# Challenges
**1.** Print the forum post exactly, starting at "The xml snip" and ending at "good way to go.".
**2.** According to the forum post, which two unparsable characters has the writer run into so far?

# Excerpted text
^^^^
Hello all, and thanks for your thoughts. Perhaps I should explain differently ...
I am GETting xml docs from an IBM tool using LWP and using LibXML to parse them. This keeps failing due to unparsable characters such as e acute (x'e9') so I need to substitute those characters with parsable ones. My idea was to GET the xml doc then call a subroutine to replace x'e9' with x'65', x'a0' with x'20' and so on before parsing the doc with LibXML.
The subroutine would write to a temp file then delete the original and rename the temp file. The subroutine would call another whose job it is to replace in a string all instances of one hex value with another.
So, another way to describe my problem is that I have not been able to write a subroutine that accepts a string, a 'from' hex value and a 'to' hex value and returns a modified string.
The xml snip I showed as test data is real data snipped from an xml doc retrieved from the tool, and the two unparsable chars I've encountered so far are x'a0' and x'e9' (just e9 in the snip)... there are likely to be others so a generalised 'replacer' seems a good way to go.
What seemed like a straightforward thing to do has proven otherwise, hence asking the question here - I apologise if what I'm trying to achieve wasn't sufficiently clear. Any hep with what ought to be a simple subroutine will be warmly welcomed. |
^^^^
# Dataset

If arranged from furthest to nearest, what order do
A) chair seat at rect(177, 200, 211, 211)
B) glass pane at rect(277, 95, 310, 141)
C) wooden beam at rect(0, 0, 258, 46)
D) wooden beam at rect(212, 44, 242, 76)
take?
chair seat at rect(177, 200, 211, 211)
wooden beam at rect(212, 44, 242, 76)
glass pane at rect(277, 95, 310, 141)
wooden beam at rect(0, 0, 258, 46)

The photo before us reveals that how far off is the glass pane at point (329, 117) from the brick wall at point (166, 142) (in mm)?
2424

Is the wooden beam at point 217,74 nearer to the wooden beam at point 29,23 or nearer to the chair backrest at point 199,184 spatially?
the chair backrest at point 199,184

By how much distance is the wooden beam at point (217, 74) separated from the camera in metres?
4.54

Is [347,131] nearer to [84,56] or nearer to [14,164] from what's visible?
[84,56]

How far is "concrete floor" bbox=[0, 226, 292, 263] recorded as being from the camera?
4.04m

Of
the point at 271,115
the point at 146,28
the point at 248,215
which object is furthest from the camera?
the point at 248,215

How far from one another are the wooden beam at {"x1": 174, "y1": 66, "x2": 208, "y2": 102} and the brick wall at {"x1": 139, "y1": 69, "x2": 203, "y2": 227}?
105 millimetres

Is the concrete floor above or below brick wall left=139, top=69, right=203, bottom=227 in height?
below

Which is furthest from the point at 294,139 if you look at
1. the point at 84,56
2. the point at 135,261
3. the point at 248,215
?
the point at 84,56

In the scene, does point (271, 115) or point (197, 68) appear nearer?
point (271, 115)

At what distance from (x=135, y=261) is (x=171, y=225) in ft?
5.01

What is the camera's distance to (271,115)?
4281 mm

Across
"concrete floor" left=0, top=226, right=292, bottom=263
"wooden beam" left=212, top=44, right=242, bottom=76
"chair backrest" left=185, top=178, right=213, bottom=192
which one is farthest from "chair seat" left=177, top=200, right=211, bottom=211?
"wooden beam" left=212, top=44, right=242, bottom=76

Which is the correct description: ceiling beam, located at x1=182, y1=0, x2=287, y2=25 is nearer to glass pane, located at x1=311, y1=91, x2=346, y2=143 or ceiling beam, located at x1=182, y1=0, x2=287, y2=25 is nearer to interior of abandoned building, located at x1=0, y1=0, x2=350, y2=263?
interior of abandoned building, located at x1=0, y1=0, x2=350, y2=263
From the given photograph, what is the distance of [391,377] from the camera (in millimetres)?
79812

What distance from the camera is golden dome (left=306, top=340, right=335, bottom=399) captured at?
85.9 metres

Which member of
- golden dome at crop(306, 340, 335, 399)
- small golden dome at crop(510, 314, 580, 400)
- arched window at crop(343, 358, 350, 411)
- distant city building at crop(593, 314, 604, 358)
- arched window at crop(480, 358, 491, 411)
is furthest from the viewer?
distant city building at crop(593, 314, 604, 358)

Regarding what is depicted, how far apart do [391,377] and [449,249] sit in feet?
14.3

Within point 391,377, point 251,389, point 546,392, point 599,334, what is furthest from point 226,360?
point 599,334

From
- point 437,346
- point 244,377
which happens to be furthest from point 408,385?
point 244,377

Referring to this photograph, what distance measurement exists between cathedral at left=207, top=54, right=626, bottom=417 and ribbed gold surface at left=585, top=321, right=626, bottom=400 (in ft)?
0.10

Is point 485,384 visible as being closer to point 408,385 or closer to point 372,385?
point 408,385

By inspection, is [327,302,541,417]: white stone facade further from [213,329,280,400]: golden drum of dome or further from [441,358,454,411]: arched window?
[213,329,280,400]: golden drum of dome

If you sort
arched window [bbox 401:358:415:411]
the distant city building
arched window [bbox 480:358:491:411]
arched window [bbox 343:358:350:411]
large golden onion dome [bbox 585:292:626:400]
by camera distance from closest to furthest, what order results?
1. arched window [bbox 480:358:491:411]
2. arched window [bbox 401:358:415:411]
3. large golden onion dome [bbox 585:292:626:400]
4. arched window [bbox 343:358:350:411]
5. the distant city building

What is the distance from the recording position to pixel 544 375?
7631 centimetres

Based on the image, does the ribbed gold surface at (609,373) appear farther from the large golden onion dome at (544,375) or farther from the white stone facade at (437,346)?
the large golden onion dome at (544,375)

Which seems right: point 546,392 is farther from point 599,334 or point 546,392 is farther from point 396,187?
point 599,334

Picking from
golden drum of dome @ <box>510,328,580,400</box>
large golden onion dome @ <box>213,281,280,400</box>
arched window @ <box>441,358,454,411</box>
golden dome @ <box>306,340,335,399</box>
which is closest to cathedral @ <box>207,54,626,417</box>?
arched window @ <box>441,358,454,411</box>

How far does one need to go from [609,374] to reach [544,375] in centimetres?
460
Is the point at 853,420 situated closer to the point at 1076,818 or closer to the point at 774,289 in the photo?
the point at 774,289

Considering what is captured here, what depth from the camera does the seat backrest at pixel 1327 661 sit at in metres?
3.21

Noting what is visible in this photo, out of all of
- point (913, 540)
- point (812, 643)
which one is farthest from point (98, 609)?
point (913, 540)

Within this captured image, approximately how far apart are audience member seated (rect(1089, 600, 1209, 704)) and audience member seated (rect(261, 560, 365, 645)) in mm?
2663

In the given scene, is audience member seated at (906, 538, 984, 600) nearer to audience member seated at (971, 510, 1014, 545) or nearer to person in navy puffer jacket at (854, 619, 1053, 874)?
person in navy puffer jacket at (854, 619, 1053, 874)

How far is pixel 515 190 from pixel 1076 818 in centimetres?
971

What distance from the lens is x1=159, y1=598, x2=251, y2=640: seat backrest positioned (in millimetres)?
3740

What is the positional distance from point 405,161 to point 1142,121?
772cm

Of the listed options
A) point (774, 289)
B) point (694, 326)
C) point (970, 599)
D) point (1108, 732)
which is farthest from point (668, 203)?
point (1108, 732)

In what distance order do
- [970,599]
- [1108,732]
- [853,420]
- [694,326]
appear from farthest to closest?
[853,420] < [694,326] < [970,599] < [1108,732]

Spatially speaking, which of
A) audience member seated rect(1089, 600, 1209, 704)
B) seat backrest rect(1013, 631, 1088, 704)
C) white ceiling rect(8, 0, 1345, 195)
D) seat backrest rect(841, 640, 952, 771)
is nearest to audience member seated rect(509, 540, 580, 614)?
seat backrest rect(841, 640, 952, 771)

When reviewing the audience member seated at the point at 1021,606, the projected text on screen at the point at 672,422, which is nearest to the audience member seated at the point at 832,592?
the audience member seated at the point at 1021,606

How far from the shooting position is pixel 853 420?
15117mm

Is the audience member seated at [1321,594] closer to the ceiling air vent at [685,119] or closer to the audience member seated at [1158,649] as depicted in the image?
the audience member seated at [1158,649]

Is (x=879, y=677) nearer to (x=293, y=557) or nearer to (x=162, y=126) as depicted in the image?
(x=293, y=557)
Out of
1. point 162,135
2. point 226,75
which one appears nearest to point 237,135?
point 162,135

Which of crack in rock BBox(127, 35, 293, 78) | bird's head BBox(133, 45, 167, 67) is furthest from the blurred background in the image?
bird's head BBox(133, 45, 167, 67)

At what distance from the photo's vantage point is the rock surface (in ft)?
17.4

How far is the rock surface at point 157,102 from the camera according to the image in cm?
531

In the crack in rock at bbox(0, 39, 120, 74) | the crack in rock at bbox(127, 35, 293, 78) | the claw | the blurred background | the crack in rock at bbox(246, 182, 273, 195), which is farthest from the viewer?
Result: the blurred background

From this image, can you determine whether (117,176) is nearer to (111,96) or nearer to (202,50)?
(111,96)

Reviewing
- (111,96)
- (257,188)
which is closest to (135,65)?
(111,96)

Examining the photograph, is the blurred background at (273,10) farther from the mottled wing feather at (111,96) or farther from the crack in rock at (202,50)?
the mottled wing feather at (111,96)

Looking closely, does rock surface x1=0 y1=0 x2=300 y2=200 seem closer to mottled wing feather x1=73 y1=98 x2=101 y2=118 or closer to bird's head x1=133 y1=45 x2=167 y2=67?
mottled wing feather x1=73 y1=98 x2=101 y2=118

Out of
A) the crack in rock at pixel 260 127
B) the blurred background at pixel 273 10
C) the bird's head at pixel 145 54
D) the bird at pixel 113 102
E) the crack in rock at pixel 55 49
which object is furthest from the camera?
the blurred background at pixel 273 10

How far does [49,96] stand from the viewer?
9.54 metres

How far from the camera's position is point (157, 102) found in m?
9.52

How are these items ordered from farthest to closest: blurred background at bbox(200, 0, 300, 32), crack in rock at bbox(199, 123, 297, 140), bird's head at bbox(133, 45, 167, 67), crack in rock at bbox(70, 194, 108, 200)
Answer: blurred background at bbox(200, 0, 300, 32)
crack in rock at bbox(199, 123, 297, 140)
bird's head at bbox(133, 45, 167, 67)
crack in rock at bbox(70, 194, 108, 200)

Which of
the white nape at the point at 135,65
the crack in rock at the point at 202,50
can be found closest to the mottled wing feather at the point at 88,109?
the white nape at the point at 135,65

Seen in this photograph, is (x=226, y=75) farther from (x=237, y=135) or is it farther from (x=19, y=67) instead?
^^^^
# Written responses
**1.**
The xml snip I showed as test data is real data snipped from an xml doc retrieved from the tool, and the two unparsable chars I've encountered so far are x'a0' and x'e9' (just e9 in the snip)... there are likely to be others so a generalised 'replacer' seems a good way to go.

**2.** x'a0' and x'e9'